No, the test to bug out doesn't work because net_geterror(proxy->fd_ssl) returns 0 in the statement
if (!proxy->client_proxy && net_geterror(proxy->fd_ssl) == ENOTCONN) {
However, errno is indeed ENOTCONN. Changing the test to
if (!proxy->client_proxy && errno == ENOTCONN) {
does do the job (i.e., stopping the process with the "syscall failed" error message), though I'm sure I don't understand the ins and outs well enough to know if that is an appropriate test. The full log line is:
Nov 29 07:39:14 SERVER dovecot[24362]: imap-login: Disconnected (disconnected before greeting, waited 0 secs): user=<>, rip=CLIENTIP, lip=SERVERIP, TLS handshaking: SSL_accept() syscall failed: Socket is not connected, session=<d5DNFaTP8QAKAAFi>
Thoughts?
On Nov 28, 2012, at 10:18PM PST, Timo Sirainen <tss@iki.fi> wrote:
This is either OSX bug or OpenSSL bug.. Apparently what happens is:
- Client sends SYN packet to Dovecot
- Dovecot accept()s the connection (sends SYN-ACK) and goes into OpenSSL code
- Client doesn't send ACK to Dovecot. Does it send RST or nothing or something else? I don't know.

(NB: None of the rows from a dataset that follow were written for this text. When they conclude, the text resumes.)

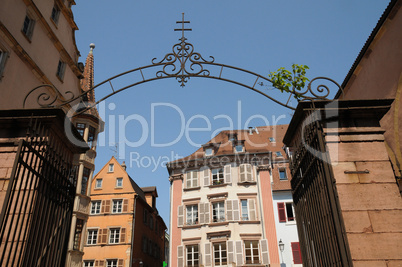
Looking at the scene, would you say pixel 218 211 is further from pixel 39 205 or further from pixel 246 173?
pixel 39 205

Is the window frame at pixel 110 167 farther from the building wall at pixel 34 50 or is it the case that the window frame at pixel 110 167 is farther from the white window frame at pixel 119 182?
the building wall at pixel 34 50

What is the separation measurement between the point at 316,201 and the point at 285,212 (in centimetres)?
2196

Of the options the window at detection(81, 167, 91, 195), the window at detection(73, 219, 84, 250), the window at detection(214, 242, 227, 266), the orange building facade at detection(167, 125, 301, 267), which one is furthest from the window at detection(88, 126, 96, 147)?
the window at detection(214, 242, 227, 266)

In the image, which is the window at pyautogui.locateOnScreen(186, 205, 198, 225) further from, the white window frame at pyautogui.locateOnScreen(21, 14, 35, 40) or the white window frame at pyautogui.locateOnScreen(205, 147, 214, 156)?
the white window frame at pyautogui.locateOnScreen(21, 14, 35, 40)

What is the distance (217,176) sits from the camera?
29578mm

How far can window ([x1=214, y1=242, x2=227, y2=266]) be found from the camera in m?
25.9

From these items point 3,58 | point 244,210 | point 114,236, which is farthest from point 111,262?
point 3,58

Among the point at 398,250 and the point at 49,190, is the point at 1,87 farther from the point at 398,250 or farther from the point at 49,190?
the point at 398,250

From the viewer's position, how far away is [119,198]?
108 ft

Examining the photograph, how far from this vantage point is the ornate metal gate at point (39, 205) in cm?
480

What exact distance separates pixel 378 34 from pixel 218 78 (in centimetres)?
511

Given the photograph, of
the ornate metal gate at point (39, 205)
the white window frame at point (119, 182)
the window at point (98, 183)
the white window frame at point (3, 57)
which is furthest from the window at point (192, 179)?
the ornate metal gate at point (39, 205)

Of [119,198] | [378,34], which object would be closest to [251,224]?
[119,198]

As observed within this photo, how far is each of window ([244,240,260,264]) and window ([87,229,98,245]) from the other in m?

- OSX notices anyway that something is wrong with the socket, and kqueue says that the socket is ready for reading
- OpenSSL read()s, which fails with ENOTCONN. But OpenSSL thinks this is a non-fatal error and simply asks to be notified again when something can be read
- goto 4
So, whose bug is it? OpenSSL's ENOTCONN handling probably makes sense for client connections where connect() hasn't finished yet. But then again, this is accept()ed connection where it typically should fail like that. Except I guess it might be correct behavior if read() is done after SYN-ACK but before receiving ACK.
While OSX is receiving ACK from the client, it shouldn't say that the fd is readable. It probably doesn't. But after it receives <something> it realizes that the socket is disconnected. So read() probably shouldn't be returning ENOTCONN anymore at this point, but instead ECONNRESET or ETIMEDOUT.
See if the attached patch helps.
On 29.11.2012, at 7.45, Erik A Johnson wrote:
Here's the log:
Nov 28 21:28:11 macbookpro-e17d.home dovecot[54139]: master: Dovecot v2.1.10 starting up (core dumps disabled) Nov 28 21:30:19 macbookpro-e17d.home dovecot[54141]: imap-login: Debug: ssl_step() Nov 28 21:30:19 macbookpro-e17d.home dovecot[54141]: imap-login: Debug: ssl_handshake: SSL_accept()=-1 Nov 28 21:30:19 macbookpro-e17d.home dovecot[54141]: imap-login: Debug: SSL_get_error() = 2 Nov 28 21:30:19 macbookpro-e17d.home dovecot[54141]: imap-login: Debug: - want_read Nov 28 21:30:19 macbookpro-e17d.home dovecot[54141]: imap-login: Debug: ssl_set_io(0) [last 5 lines are repeated until process is killed]
On Nov 26, 2012, as 11:38PM PST, Timo Sirainen <tss@iki.fi> wrote:
Could you try with the attached patch, and with only the problematic client running? What does it log (the beginning of the session until it starts repeating the same lines)?
On 10.11.2012, at 12.44, Erik A Johnson wrote:
imap-login processes are hanging (using 100% of CPU) when connected from a client that is partially blocked by a firewall. It appears that imap-login is stuck in a loop trying to complete an ssl handshake. imap-login is working fine for other clients not blocked by the firewall (including localhost).
This is dovecot 2.1.10 under Mac OS X 10.8.2 (compiled from sources); the firewall is Little Snitch 3.0.1 blocking port 993, which appears to let the connection initiate but then squashes and disconnects the socket during ssl handshaking.
gdb backtrace and Activity Monitor's "Sample Process" show that imap-login is stuck calling ioloop-kqueue's io_loop_handler_run -> io_loop_call_io -> ssl_step repeatedly; dtruss shows that it is repeatedly making system calls to kevent and read, the latter returning -1 with errno 57=ENOTCONN="Socket is not connected". (I also tried ./configure --with-ioloop=poll and --with-iopoll=select instead of the default best = kqueue but the results were the same; --with-iopoll=epoll didn't work because epoll is not available on this machine.) The client, initiated by the command "openssl s_client -connect SERVER:993", first responds "CONNECTED(00000003)" but then immediately the error "60278:error:140790E5:SSL routines:SSL23_WRITE:ssl handshake failure:/SourceCache/OpenSSL098/OpenSSL098-44/src/ssl/s23_lib.c:182:". The infinite loop is in src/lib/ioloop.c in the function "io_loop_run" where the statement "while (ioloop->running) io_loop_handler_run(ioloop)" is executed.